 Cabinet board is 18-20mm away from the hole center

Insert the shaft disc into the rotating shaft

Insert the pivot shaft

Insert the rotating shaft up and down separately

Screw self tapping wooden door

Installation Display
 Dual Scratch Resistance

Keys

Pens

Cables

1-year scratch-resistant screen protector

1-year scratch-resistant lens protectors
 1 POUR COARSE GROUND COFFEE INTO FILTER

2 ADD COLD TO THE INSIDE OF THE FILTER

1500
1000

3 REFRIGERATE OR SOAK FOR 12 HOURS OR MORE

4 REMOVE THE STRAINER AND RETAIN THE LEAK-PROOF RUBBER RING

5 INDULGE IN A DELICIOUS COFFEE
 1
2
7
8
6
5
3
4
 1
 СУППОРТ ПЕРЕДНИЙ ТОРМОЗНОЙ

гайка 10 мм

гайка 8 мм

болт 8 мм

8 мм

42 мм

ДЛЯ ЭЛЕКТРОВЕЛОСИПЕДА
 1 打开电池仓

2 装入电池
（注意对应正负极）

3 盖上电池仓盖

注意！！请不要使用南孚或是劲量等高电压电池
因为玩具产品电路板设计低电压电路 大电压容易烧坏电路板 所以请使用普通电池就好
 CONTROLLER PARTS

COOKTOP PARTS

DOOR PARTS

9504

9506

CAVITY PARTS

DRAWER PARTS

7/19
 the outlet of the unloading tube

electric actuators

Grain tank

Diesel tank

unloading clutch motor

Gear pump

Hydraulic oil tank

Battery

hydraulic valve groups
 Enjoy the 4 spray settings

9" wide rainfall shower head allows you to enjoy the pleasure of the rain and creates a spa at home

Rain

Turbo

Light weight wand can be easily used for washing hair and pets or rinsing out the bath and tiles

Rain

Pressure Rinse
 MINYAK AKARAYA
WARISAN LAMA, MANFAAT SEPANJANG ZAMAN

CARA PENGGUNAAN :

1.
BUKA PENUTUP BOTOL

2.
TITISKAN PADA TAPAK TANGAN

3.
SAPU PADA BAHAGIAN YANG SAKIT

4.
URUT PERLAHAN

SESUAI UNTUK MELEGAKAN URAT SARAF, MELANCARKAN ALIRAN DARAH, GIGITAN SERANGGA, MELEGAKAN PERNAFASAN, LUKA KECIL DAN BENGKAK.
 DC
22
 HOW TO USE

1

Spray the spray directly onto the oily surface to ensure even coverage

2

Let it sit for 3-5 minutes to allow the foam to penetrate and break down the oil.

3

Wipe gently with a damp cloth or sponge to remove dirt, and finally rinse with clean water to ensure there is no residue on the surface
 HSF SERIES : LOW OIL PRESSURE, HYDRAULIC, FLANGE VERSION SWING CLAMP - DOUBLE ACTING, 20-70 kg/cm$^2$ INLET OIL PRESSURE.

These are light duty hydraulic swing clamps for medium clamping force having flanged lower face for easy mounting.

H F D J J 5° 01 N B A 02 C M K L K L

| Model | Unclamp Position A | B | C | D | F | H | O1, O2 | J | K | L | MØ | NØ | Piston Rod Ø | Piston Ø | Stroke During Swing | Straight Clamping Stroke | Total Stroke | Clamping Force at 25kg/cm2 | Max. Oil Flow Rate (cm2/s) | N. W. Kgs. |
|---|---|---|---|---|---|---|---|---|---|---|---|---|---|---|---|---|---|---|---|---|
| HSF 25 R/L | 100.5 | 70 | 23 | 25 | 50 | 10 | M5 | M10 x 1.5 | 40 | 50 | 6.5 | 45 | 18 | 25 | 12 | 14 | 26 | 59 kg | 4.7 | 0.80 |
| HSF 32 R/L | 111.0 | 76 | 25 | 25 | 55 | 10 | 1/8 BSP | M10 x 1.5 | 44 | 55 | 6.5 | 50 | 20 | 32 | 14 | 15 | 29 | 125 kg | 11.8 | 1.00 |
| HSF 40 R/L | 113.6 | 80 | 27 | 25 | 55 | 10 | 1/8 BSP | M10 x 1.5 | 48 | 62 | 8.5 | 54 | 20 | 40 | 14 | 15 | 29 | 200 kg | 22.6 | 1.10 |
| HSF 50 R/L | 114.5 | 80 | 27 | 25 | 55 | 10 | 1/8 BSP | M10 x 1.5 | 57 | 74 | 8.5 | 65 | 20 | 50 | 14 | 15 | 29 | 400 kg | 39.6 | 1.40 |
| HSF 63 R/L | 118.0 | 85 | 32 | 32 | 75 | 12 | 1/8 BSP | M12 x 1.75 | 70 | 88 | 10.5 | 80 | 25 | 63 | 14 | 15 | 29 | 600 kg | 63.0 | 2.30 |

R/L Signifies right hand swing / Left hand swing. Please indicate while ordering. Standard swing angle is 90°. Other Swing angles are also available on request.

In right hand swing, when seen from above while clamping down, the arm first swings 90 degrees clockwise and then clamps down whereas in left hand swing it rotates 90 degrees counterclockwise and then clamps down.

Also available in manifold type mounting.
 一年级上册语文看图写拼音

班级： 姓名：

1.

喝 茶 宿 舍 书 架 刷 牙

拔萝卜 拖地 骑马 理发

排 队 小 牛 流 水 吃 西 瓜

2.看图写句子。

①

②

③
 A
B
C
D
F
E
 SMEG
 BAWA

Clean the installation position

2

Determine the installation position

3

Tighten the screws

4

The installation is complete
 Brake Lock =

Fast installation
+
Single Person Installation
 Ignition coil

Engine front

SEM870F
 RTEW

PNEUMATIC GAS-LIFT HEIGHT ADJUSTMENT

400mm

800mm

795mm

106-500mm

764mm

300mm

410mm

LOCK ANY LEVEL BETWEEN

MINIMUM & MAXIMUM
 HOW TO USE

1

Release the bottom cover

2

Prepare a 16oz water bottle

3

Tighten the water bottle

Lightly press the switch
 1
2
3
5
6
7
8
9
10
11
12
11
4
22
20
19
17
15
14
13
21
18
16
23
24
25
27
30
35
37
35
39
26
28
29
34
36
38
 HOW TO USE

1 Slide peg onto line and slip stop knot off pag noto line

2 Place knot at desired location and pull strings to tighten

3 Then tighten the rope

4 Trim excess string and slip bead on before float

···

* WHAT TO PRODUCE
Line by line, copy the data above.

* ANSWER FOR THIS EXERCISE
 Cabinet board is 18-20mm away from the hole center

Insert the shaft disc into the rotating shaft

Insert the pivot shaft

Insert the rotating shaft up and down separately

Screw self tapping wooden door

Installation Display
 Dual Scratch Resistance

Keys

Pens

Cables

1-year scratch-resistant screen protector

1-year scratch-resistant lens protectors
 1 POUR COARSE GROUND COFFEE INTO FILTER

2 ADD COLD TO THE INSIDE OF THE FILTER

1500
1000

3 REFRIGERATE OR SOAK FOR 12 HOURS OR MORE

4 REMOVE THE STRAINER AND RETAIN THE LEAK-PROOF RUBBER RING

5 INDULGE IN A DELICIOUS COFFEE
 1
2
7
8
6
5
3
4
 1
 СУППОРТ ПЕРЕДНИЙ ТОРМОЗНОЙ

гайка 10 мм

гайка 8 мм

болт 8 мм

8 мм

42 мм

ДЛЯ ЭЛЕКТРОВЕЛОСИПЕДА
 1 打开电池仓

2 装入电池
（注意对应正负极）

3 盖上电池仓盖

注意！！请不要使用南孚或是劲量等高电压电池
因为玩具产品电路板设计低电压电路 大电压容易烧坏电路板 所以请使用普通电池就好
 CONTROLLER PARTS

COOKTOP PARTS

DOOR PARTS

9504

9506

CAVITY PARTS

DRAWER PARTS

7/19
 the outlet of the unloading tube

electric actuators

Grain tank

Diesel tank

unloading clutch motor

Gear pump

Hydraulic oil tank

Battery

hydraulic valve groups
 Enjoy the 4 spray settings

9" wide rainfall shower head allows you to enjoy the pleasure of the rain and creates a spa at home

Rain

Turbo

Light weight wand can be easily used for washing hair and pets or rinsing out the bath and tiles

Rain

Pressure Rinse
 MINYAK AKARAYA
WARISAN LAMA, MANFAAT SEPANJANG ZAMAN

CARA PENGGUNAAN :

1.
BUKA PENUTUP BOTOL

2.
TITISKAN PADA TAPAK TANGAN

3.
SAPU PADA BAHAGIAN YANG SAKIT

4.
URUT PERLAHAN

SESUAI UNTUK MELEGAKAN URAT SARAF, MELANCARKAN ALIRAN DARAH, GIGITAN SERANGGA, MELEGAKAN PERNAFASAN, LUKA KECIL DAN BENGKAK.
 DC
22
 HOW TO USE

1

Spray the spray directly onto the oily surface to ensure even coverage

2

Let it sit for 3-5 minutes to allow the foam to penetrate and break down the oil.

3

Wipe gently with a damp cloth or sponge to remove dirt, and finally rinse with clean water to ensure there is no residue on the surface
 HSF SERIES : LOW OIL PRESSURE, HYDRAULIC, FLANGE VERSION SWING CLAMP - DOUBLE ACTING, 20-70 kg/cm$^2$ INLET OIL PRESSURE.

These are light duty hydraulic swing clamps for medium clamping force having flanged lower face for easy mounting.

H F D J J 5° 01 N B A 02 C M K L K L

| Model | Unclamp Position A | B | C | D | F | H | O1, O2 | J | K | L | MØ | NØ | Piston Rod Ø | Piston Ø | Stroke During Swing | Straight Clamping Stroke | Total Stroke | Clamping Force at 25kg/cm2 | Max. Oil Flow Rate (cm2/s) | N. W. Kgs. |
|---|---|---|---|---|---|---|---|---|---|---|---|---|---|---|---|---|---|---|---|---|
| HSF 25 R/L | 100.5 | 70 | 23 | 25 | 50 | 10 | M5 | M10 x 1.5 | 40 | 50 | 6.5 | 45 | 18 | 25 | 12 | 14 | 26 | 59 kg | 4.7 | 0.80 |
| HSF 32 R/L | 111.0 | 76 | 25 | 25 | 55 | 10 | 1/8 BSP | M10 x 1.5 | 44 | 55 | 6.5 | 50 | 20 | 32 | 14 | 15 | 29 | 125 kg | 11.8 | 1.00 |
| HSF 40 R/L | 113.6 | 80 | 27 | 25 | 55 | 10 | 1/8 BSP | M10 x 1.5 | 48 | 62 | 8.5 | 54 | 20 | 40 | 14 | 15 | 29 | 200 kg | 22.6 | 1.10 |
| HSF 50 R/L | 114.5 | 80 | 27 | 25 | 55 | 10 | 1/8 BSP | M10 x 1.5 | 57 | 74 | 8.5 | 65 | 20 | 50 | 14 | 15 | 29 | 400 kg | 39.6 | 1.40 |
| HSF 63 R/L | 118.0 | 85 | 32 | 32 | 75 | 12 | 1/8 BSP | M12 x 1.75 | 70 | 88 | 10.5 | 80 | 25 | 63 | 14 | 15 | 29 | 600 kg | 63.0 | 2.30 |

R/L Signifies right hand swing / Left hand swing. Please indicate while ordering. Standard swing angle is 90°. Other Swing angles are also available on request.

In right hand swing, when seen from above while clamping down, the arm first swings 90 degrees clockwise and then clamps down whereas in left hand swing it rotates 90 degrees counterclockwise and then clamps down.

Also available in manifold type mounting.
 一年级上册语文看图写拼音

班级： 姓名：

1.

喝 茶 宿 舍 书 架 刷 牙

拔萝卜 拖地 骑马 理发

排 队 小 牛 流 水 吃 西 瓜

2.看图写句子。

①

②

③
 A
B
C
D
F
E
 SMEG
 BAWA

Clean the installation position

2

Determine the installation position

3

Tighten the screws

4

The installation is complete
 Brake Lock =

Fast installation
+
Single Person Installation
 Ignition coil

Engine front

SEM870F
 RTEW

PNEUMATIC GAS-LIFT HEIGHT ADJUSTMENT

400mm

800mm

795mm

106-500mm

764mm

300mm

410mm

LOCK ANY LEVEL BETWEEN

MINIMUM & MAXIMUM
 HOW TO USE

1

Release the bottom cover

2

Prepare a 16oz water bottle

3

Tighten the water bottle

Lightly press the switch
 1
2
3
5
6
7
8
9
10
11
12
11
4
22
20
19
17
15
14
13
21
18
16
23
24
25
27
30
35
37
35
39
26
28
29
34
36
38
 HOW TO USE

1 Slide peg onto line and slip stop knot off pag noto line

2 Place knot at desired location and pull strings to tighten

3 Then tighten the rope

4 Trim excess string and slip bead on before float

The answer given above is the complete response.